About a month ago on August 16th, 2001, I was lucky enough to see Radiohead live at Liberty State Park. It was an outdoor venue on the small island about a half-mile behind the Statue of Liberty. The statue was behind the stage, just to the right of Thom York’s head as he crooned images of a world paranoid, confused and corrupt. Directly to my left was the Manhattan skyline, lit up in the night air. The prominent landmark was, of course, the World Trade Center. Dwarfing everything around it. I looked at it in reverence, and fear. While the band played “Exit Music for a Film” I did something that surprised myself, amid thoughts that cutthroat capitalism had its home there and globalization’s greedy fingers crept from there. As Thom sang, “We hope, that you choke, that you choke …” I raised my middle finger at the World Trade Center. The old saying goes “be careful what you wish for.” That wasn’t my direct wish, of course; I was fingering what it symbolized. My abstract symbolism washes away in 70% ethanol when I realize how violent our reaction will be. “For every action there is an equal and opposite reaction.” What a strange twist of fate.

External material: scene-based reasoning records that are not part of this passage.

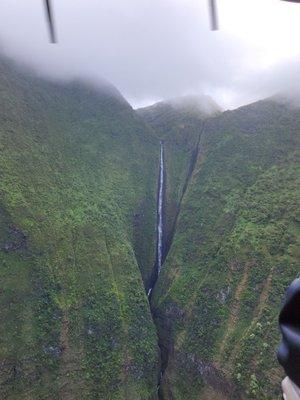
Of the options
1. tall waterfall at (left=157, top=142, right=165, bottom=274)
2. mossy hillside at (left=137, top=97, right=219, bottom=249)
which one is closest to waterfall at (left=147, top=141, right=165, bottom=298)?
tall waterfall at (left=157, top=142, right=165, bottom=274)

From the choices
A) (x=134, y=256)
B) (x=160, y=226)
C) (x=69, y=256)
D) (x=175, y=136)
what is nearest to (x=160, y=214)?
(x=160, y=226)

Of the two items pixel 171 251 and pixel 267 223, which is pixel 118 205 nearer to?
pixel 171 251

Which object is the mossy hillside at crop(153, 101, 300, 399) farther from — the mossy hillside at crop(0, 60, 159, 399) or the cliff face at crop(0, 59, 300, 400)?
the mossy hillside at crop(0, 60, 159, 399)

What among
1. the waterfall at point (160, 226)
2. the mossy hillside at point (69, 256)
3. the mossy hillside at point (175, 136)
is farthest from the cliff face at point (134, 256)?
the waterfall at point (160, 226)

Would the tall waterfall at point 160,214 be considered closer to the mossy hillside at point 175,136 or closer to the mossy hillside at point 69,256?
the mossy hillside at point 175,136

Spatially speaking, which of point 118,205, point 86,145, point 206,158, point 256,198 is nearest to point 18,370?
point 118,205

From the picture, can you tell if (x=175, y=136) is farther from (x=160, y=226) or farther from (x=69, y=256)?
(x=69, y=256)

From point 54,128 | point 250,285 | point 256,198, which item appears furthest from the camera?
point 54,128
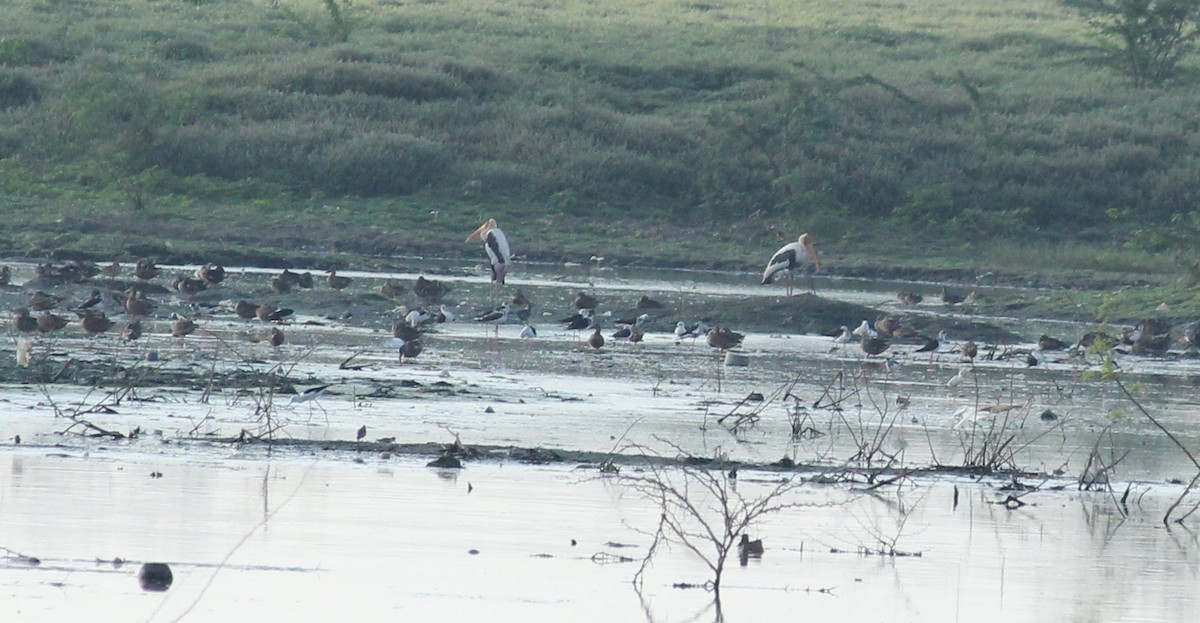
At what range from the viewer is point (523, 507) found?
8453mm

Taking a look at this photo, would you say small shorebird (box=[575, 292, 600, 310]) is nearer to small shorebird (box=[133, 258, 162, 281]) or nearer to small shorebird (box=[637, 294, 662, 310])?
small shorebird (box=[637, 294, 662, 310])

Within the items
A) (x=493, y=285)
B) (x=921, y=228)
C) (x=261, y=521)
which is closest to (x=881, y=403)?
(x=261, y=521)

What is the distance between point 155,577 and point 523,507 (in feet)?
6.91

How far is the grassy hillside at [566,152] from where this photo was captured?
90.8 feet

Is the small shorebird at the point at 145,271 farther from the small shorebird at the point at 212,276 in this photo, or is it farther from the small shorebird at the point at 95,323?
the small shorebird at the point at 95,323

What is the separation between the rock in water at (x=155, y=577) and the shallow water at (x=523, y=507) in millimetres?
45

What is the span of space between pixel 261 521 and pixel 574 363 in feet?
25.3

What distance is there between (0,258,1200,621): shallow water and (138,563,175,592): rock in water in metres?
0.05

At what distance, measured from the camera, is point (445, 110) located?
111 feet

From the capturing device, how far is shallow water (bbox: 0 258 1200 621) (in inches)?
268

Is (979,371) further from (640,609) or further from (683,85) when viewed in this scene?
(683,85)

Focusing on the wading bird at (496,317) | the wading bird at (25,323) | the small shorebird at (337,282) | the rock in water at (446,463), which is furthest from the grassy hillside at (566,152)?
the rock in water at (446,463)

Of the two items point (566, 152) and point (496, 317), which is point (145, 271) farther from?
point (566, 152)

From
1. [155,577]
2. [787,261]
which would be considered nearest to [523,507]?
[155,577]
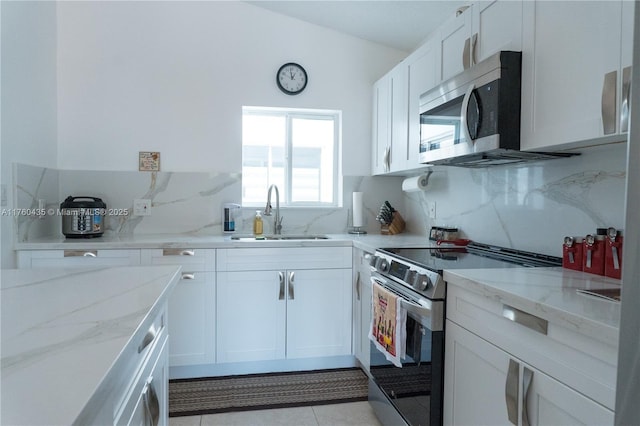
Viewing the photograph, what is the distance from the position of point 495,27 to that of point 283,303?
200cm

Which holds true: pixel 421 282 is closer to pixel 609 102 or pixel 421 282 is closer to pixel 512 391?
pixel 512 391

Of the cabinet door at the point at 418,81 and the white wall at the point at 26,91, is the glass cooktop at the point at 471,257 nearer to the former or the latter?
the cabinet door at the point at 418,81

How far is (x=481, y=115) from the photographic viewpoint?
5.57 ft

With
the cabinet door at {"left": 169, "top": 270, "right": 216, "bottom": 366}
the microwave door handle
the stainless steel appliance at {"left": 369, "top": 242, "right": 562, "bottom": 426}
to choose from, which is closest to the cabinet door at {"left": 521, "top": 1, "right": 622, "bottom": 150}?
the microwave door handle

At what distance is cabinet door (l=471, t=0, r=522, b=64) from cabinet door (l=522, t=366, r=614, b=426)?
50.4 inches

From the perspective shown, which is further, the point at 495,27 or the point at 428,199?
the point at 428,199

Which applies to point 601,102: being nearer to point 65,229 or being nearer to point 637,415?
point 637,415

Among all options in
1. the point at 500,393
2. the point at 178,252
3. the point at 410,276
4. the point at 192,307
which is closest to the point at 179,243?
the point at 178,252

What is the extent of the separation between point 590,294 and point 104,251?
2527 mm

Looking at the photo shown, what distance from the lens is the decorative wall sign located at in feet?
9.90

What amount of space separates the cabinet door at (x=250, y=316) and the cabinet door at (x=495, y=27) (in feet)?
5.89

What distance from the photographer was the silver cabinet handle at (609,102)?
1.19 meters

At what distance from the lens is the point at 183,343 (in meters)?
2.55

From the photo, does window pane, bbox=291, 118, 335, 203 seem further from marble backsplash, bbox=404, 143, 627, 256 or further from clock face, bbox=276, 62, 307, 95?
marble backsplash, bbox=404, 143, 627, 256
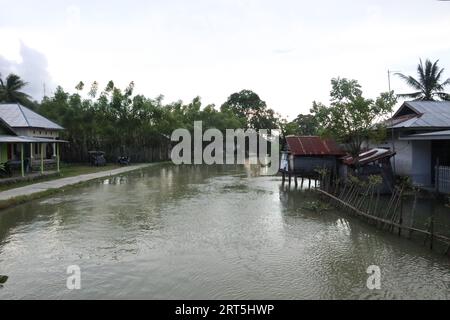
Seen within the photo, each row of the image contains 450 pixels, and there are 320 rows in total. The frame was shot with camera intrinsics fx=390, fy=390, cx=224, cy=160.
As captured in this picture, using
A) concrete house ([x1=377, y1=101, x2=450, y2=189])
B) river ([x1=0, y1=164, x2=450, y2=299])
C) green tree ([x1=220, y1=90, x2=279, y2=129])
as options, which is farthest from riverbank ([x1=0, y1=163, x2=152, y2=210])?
green tree ([x1=220, y1=90, x2=279, y2=129])

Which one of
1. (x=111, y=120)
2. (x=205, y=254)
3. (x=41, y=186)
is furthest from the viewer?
(x=111, y=120)

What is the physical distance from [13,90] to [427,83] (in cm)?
3883

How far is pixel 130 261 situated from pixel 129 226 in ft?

I had a nightmare a few days ago that a plane crashed into a five-story apartment in Flagstaff. I checked the news in my dream and they weren’t even mentioning it. As far as I am from being directly impacted by such things as life patterns in Manhattan or knowing victims of the disaster, it’s affecting my psyche. It has affected all people in America, but the real fear now in my mind is our country’s reaction to all this. Blindly proclaiming war, without considering how difficult the war could be. Are we really that much better than the Soviet Union of the ’80s? Even if we do get Osama, will we be safe considering America’s foreign policy atrocities in Iraq, Palestine, Sudan and other Arabic nations? Of course, my non-war solutions are stuck in an idealistic dream world miles away from the right-wing mindset in the Capitol, which aren’t even worth mentioning. Americans are realizing that we are not in a safe little pocket of the planet from which to enforce unilateral power, and we don’t know how to react. Sadly, it appears that it will be the wrong way.